## [SHORT EXERCISE]
Retype the records verbatim, beginning at the line that contains "Which is farthest from pixel 44" and stopping after the final line of the records.

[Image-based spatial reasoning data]
>> Begin
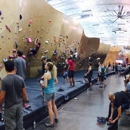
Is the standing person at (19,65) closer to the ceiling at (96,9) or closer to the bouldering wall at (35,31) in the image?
the bouldering wall at (35,31)

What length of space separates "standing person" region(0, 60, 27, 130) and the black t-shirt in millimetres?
2265

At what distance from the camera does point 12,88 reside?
2801mm

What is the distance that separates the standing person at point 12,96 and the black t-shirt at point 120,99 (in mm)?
2265

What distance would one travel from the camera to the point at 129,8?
60.4 ft

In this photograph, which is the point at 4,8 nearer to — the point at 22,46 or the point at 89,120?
the point at 22,46

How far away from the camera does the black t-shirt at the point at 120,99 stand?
4371 mm

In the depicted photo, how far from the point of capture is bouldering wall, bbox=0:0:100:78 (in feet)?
22.5

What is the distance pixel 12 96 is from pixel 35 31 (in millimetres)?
6499

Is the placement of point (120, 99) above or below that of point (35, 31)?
below

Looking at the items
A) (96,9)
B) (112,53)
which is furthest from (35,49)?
(112,53)

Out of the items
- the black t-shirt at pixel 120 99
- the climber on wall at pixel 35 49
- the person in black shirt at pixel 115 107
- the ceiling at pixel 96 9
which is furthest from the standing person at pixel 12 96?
the ceiling at pixel 96 9

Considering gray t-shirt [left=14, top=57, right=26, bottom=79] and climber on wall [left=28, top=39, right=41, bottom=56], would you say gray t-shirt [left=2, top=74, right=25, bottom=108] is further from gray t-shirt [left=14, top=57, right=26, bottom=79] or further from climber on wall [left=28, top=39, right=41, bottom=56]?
climber on wall [left=28, top=39, right=41, bottom=56]

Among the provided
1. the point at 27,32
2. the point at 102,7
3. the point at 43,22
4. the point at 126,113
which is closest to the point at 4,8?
the point at 27,32

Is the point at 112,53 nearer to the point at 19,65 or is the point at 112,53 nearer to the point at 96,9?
the point at 96,9
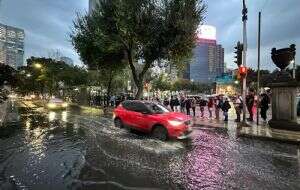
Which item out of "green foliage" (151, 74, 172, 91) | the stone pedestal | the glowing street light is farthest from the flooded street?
the glowing street light

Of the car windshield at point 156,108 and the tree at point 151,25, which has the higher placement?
the tree at point 151,25

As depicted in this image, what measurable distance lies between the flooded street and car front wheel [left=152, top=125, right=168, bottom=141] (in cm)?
50

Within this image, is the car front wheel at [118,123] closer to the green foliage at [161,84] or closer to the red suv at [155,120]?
the red suv at [155,120]

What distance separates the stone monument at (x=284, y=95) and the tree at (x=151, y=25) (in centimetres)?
1128

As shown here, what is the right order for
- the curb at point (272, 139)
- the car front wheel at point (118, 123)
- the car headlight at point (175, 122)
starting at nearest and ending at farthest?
the curb at point (272, 139) < the car headlight at point (175, 122) < the car front wheel at point (118, 123)

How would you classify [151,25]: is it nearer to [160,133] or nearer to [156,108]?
[156,108]

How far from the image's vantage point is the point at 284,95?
21.0 meters

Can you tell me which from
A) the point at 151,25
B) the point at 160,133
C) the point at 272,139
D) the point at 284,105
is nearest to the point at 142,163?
the point at 160,133

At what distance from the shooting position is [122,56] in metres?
36.5

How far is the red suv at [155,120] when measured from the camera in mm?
16391

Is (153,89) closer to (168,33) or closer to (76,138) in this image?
(168,33)

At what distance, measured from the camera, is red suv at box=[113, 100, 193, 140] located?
16.4 metres

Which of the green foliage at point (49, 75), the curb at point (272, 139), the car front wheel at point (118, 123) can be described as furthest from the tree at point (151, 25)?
the green foliage at point (49, 75)

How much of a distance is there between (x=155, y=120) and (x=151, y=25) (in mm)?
15987
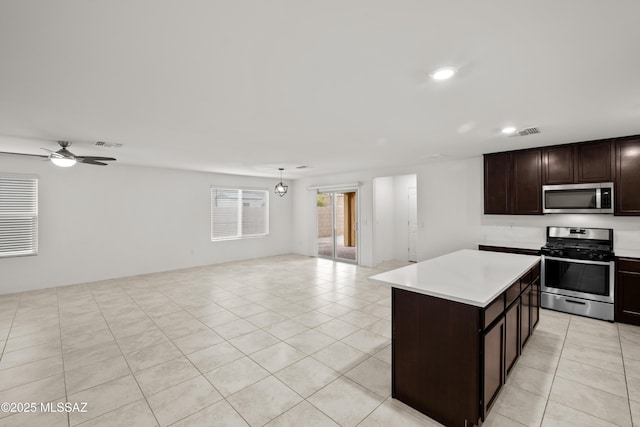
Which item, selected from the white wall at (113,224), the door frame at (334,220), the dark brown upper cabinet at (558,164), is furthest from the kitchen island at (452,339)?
the white wall at (113,224)

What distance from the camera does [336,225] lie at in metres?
8.27

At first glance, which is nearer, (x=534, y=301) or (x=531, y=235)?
(x=534, y=301)

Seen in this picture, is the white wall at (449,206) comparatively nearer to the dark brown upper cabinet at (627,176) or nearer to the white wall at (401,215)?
the white wall at (401,215)

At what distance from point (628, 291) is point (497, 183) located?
2225 mm

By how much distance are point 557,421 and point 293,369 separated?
207 cm

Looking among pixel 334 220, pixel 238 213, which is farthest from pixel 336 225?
pixel 238 213

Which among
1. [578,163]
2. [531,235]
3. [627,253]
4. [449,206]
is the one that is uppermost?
[578,163]

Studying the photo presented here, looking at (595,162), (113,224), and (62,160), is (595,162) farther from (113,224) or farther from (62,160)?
(113,224)

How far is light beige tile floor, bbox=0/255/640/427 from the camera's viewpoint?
2143 mm

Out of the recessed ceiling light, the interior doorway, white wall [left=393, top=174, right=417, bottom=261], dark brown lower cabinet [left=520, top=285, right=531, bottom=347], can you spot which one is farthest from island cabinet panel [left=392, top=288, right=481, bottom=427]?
white wall [left=393, top=174, right=417, bottom=261]

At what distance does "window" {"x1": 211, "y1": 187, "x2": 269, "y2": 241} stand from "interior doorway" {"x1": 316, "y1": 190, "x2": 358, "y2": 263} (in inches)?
68.7

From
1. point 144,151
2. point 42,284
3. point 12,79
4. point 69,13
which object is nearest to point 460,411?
point 69,13

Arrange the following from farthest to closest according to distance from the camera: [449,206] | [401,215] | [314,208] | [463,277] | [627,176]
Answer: [314,208] < [401,215] < [449,206] < [627,176] < [463,277]

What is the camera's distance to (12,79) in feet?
7.03
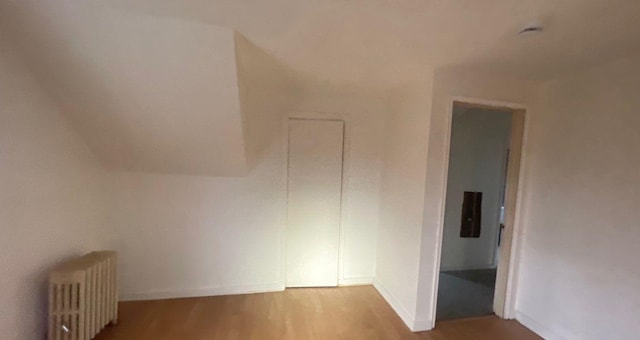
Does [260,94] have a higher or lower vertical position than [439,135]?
higher

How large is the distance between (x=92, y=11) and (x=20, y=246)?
1493mm

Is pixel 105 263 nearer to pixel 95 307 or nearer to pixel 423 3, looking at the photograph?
pixel 95 307

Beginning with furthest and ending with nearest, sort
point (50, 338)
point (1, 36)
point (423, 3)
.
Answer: point (50, 338) < point (1, 36) < point (423, 3)

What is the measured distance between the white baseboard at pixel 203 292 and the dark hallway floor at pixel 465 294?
5.66ft

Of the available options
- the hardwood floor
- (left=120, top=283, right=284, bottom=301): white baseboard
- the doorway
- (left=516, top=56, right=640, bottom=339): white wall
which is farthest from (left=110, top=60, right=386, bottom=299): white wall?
(left=516, top=56, right=640, bottom=339): white wall

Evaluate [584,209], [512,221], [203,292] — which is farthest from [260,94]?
[584,209]

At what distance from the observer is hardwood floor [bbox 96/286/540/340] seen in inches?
89.2

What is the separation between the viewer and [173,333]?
7.35 feet

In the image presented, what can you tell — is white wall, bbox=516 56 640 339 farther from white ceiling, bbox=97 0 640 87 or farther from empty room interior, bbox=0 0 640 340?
white ceiling, bbox=97 0 640 87

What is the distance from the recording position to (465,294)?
3066 millimetres

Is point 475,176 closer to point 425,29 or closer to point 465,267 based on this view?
point 465,267

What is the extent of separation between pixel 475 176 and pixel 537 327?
5.93 feet

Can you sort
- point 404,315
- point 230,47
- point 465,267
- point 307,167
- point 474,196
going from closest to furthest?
point 230,47 < point 404,315 < point 307,167 < point 474,196 < point 465,267

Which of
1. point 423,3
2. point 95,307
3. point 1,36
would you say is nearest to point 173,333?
point 95,307
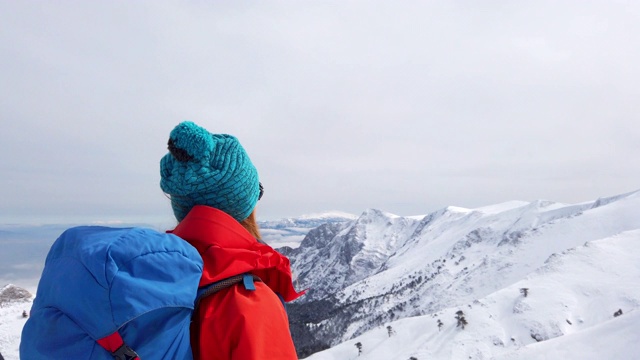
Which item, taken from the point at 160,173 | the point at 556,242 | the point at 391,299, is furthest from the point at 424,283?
the point at 160,173

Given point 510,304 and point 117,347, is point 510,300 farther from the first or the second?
point 117,347

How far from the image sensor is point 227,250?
268 centimetres

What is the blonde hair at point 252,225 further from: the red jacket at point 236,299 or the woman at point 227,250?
the red jacket at point 236,299

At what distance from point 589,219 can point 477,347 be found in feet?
316

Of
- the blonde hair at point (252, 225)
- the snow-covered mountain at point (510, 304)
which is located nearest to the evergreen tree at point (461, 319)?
the snow-covered mountain at point (510, 304)

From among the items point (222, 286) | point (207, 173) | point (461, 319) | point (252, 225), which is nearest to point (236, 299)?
point (222, 286)

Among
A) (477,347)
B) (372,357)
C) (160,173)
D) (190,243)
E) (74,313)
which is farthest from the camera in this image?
(372,357)

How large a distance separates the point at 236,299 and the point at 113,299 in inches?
27.6

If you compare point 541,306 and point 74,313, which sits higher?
point 74,313

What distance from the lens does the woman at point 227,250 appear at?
2369 millimetres

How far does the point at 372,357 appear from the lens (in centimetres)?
6081

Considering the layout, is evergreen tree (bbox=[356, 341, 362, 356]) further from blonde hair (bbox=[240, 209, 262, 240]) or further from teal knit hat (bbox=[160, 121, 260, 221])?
teal knit hat (bbox=[160, 121, 260, 221])

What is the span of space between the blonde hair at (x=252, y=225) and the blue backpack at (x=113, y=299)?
43.2 inches

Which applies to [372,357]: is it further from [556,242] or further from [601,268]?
[556,242]
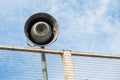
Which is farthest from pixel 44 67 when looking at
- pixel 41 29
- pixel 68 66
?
pixel 41 29

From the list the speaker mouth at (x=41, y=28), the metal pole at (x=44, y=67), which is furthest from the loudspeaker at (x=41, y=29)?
the metal pole at (x=44, y=67)

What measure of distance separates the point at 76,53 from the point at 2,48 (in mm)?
1672

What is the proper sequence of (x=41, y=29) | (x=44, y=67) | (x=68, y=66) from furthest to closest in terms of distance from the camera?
1. (x=41, y=29)
2. (x=68, y=66)
3. (x=44, y=67)

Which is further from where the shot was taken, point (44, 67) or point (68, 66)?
point (68, 66)

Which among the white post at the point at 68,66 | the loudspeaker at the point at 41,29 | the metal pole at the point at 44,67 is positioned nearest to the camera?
>> End
## [SOLUTION TO THIS TASK]
Which is farthest from pixel 44 67 when looking at
- pixel 41 29
- pixel 68 66
?
pixel 41 29

From the list the speaker mouth at (x=41, y=28), the metal pole at (x=44, y=67), which is furthest from the loudspeaker at (x=41, y=29)?
the metal pole at (x=44, y=67)

What measure of distance separates the point at 76,53 from the point at 2,48 (in mm)?
1672

What is the proper sequence of (x=41, y=29) | (x=44, y=67) | (x=68, y=66) from furthest to closest in terms of distance from the camera?
1. (x=41, y=29)
2. (x=68, y=66)
3. (x=44, y=67)

Which is further from where the shot was taken, point (44, 67) or point (68, 66)?
point (68, 66)

Which among the white post at the point at 68,66 | the loudspeaker at the point at 41,29 | the metal pole at the point at 44,67 is positioned nearest to the camera?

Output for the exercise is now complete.